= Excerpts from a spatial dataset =
START

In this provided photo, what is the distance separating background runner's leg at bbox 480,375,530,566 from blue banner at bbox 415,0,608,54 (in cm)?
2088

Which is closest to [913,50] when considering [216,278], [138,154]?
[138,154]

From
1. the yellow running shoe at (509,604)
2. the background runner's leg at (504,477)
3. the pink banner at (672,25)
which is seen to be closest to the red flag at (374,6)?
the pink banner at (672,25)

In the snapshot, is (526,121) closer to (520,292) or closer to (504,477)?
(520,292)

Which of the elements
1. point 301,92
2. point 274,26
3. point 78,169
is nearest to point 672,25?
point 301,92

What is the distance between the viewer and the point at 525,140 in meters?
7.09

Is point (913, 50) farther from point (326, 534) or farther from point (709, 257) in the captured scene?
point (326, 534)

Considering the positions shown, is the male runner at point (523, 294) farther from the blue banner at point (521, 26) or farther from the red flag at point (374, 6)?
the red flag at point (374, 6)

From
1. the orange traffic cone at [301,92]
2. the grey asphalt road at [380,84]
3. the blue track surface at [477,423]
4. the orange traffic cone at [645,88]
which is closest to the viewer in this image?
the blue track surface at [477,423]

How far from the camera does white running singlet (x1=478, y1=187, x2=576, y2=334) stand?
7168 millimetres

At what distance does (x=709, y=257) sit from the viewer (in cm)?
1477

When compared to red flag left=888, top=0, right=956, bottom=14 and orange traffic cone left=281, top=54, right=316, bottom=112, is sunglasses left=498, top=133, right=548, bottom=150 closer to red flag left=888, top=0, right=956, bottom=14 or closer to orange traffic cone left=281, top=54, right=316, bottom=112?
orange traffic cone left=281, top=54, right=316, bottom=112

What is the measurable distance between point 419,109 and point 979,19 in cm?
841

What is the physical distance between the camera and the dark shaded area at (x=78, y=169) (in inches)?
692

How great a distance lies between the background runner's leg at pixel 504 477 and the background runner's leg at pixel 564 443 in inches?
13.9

END

= WHAT TO WORK ON =
Find the line containing "What is the distance between", then output it and every line after it to the end of the data, exactly.

= ANSWER IN FULL =
What is the distance between the viewer and the point at 525,140 in meters?
7.09

Is point (913, 50) farther from point (326, 534) or farther from point (709, 257) in the captured scene?
point (326, 534)

Considering the positions shown, is the male runner at point (523, 294) farther from the blue banner at point (521, 26) or farther from the red flag at point (374, 6)?
the red flag at point (374, 6)

From
1. the orange traffic cone at [301,92]
2. the grey asphalt road at [380,84]
3. the blue track surface at [477,423]
4. the orange traffic cone at [645,88]
which is closest to the viewer in this image?
the blue track surface at [477,423]

How far from the camera does white running singlet (x1=478, y1=187, x2=576, y2=334) stand?
7168 millimetres

At what distance does (x=709, y=257) sit from the viewer (in cm)?
1477

When compared to red flag left=888, top=0, right=956, bottom=14 and orange traffic cone left=281, top=54, right=316, bottom=112, is sunglasses left=498, top=133, right=548, bottom=150 closer to red flag left=888, top=0, right=956, bottom=14 or closer to orange traffic cone left=281, top=54, right=316, bottom=112?
orange traffic cone left=281, top=54, right=316, bottom=112

What is the measurable distance between point 419,109 and point 979,19 in cm?
841

What is the physical distance between the camera and the dark shaded area at (x=78, y=169) (in inches)?
692

How great a distance lies between the background runner's leg at pixel 504 477 and the background runner's leg at pixel 564 443 in inches?
13.9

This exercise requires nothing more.